French healthcare staff will have until September 15 to be vaccinated. After that, anyone who has not had an injection risks a suspension without continued payment of the salary. The French parliament this morning approved the bill providing for this.
Personnel with medical contraindication do not need to be vaccinated.
France is also tightening the corona measures with a so-called ‘health pass’, which regulates access to catering and public transport. Since Wednesday, visitors to French museums, cinemas and event venues have already had to show proof that they have been vaccinated against the coronavirus or tested negative.
From August, all adults will be obliged to show a vaccination certificate via a so-called ‘corona pass’ in the catering industry, some shopping centres, and travel by plane or train. From October, this will also apply to children aged twelve and older.
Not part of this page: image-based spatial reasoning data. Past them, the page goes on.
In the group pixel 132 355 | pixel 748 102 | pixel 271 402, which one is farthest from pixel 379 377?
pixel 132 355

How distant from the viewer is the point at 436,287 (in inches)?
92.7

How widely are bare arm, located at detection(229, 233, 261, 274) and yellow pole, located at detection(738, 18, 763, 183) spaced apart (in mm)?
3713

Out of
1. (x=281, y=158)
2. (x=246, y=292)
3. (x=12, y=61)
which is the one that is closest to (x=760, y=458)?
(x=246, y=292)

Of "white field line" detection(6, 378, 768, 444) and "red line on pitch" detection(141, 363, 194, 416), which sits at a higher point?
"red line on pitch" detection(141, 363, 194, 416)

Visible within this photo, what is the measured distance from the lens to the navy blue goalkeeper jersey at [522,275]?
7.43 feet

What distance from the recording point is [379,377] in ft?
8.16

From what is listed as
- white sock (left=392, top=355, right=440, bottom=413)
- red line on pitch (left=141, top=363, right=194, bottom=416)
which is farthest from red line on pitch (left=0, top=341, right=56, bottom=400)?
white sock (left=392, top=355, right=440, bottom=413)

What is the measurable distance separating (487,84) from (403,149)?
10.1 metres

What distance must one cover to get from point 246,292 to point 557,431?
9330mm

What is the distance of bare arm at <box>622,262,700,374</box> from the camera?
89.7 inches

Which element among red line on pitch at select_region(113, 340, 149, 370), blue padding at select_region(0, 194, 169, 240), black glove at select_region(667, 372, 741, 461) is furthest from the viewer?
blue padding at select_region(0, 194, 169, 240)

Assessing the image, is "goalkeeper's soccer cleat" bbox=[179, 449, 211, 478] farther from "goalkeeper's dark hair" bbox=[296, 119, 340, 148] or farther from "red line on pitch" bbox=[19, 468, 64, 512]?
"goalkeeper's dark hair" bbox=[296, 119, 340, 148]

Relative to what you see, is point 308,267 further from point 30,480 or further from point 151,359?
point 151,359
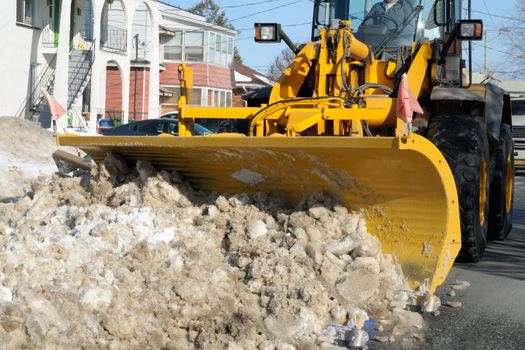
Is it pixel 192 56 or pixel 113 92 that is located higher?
pixel 192 56

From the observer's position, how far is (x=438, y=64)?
25.2 feet

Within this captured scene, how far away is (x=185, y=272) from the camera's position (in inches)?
219

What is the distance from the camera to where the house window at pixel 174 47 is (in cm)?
4186

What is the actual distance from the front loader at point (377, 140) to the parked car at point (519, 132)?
1369 centimetres

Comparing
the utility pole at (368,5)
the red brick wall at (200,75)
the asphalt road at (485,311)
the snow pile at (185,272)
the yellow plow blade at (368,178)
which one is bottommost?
the asphalt road at (485,311)

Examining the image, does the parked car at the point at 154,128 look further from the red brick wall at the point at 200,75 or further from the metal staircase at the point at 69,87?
the red brick wall at the point at 200,75

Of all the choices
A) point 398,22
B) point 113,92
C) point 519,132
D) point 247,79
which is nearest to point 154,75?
point 113,92

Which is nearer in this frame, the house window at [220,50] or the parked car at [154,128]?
the parked car at [154,128]

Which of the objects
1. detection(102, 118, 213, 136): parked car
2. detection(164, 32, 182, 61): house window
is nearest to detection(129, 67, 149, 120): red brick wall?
detection(164, 32, 182, 61): house window

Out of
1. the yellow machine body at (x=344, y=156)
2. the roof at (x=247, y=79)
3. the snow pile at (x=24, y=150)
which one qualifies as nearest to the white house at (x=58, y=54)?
the snow pile at (x=24, y=150)

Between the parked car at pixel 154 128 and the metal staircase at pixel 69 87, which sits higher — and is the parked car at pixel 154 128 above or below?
below

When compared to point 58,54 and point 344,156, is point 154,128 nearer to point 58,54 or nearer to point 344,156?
point 58,54

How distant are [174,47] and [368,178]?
3720 cm

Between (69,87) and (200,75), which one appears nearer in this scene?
(69,87)
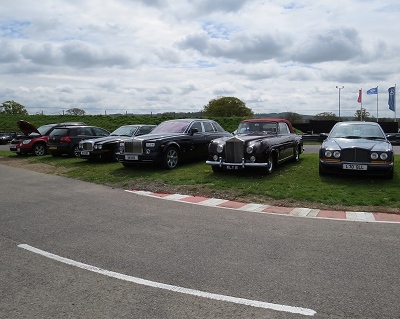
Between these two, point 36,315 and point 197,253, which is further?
point 197,253

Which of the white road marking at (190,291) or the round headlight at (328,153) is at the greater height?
the round headlight at (328,153)

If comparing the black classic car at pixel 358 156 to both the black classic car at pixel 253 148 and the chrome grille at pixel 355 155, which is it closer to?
the chrome grille at pixel 355 155

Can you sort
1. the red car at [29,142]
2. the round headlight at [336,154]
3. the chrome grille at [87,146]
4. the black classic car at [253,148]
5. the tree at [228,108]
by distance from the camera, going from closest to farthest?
the round headlight at [336,154] < the black classic car at [253,148] < the chrome grille at [87,146] < the red car at [29,142] < the tree at [228,108]

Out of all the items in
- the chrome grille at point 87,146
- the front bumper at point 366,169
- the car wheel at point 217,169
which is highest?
the chrome grille at point 87,146

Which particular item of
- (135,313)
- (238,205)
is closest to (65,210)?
(238,205)

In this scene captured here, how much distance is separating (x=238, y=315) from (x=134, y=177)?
873cm

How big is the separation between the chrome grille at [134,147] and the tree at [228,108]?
59601 millimetres

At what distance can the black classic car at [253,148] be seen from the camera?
35.4ft

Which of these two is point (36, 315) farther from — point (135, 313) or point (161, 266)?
point (161, 266)

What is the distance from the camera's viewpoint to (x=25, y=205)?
821cm

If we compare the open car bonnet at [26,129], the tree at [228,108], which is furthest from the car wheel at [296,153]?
the tree at [228,108]

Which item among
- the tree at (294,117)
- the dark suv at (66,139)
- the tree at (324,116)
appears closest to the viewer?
the dark suv at (66,139)

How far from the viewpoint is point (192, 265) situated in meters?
4.59

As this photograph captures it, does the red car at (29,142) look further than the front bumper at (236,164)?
Yes
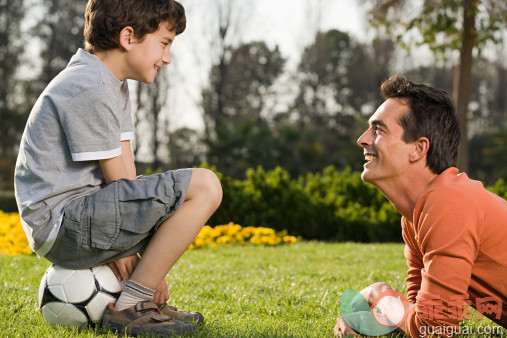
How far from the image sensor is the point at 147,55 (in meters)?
2.69

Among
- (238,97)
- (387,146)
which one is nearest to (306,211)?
(387,146)

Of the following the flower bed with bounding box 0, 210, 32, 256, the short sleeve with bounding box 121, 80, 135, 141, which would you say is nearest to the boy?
the short sleeve with bounding box 121, 80, 135, 141

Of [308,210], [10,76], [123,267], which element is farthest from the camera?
[10,76]

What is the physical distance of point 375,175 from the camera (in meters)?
2.23

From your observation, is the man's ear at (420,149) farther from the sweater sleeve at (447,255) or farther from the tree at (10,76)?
the tree at (10,76)

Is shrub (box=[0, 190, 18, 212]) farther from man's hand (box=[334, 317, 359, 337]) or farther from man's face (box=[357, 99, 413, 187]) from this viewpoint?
man's face (box=[357, 99, 413, 187])

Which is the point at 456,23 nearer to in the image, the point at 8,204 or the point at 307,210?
the point at 307,210

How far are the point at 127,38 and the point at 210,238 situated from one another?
401 cm

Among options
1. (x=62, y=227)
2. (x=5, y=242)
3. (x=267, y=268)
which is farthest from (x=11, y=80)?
(x=62, y=227)

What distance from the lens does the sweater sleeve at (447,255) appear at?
186 cm

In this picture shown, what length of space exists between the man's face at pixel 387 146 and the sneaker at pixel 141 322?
1115 millimetres

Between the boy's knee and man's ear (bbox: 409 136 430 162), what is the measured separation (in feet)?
3.03

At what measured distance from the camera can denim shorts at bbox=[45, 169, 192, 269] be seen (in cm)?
233

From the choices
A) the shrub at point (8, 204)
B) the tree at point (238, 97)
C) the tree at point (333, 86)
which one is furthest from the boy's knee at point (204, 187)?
the tree at point (333, 86)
The hastily put together bill, which was presented only six days ago, is attracting many criticisms in France. Healthcare workers oppose the vaccination requirement due to an alleged lack of information about the side effects of the vaccines and general dissatisfaction with a lack of appreciation for their work and the fact that vaccination is being imposed.
In particular, less educated healthcare workers are hesitant to get vaccinated: according to June figures from the French health authorities, the vaccination rate among doctors, of whom 72.2 percent have received the first shot, is much higher than, for example, among nursing assistants, of whom only half partially vaccinated.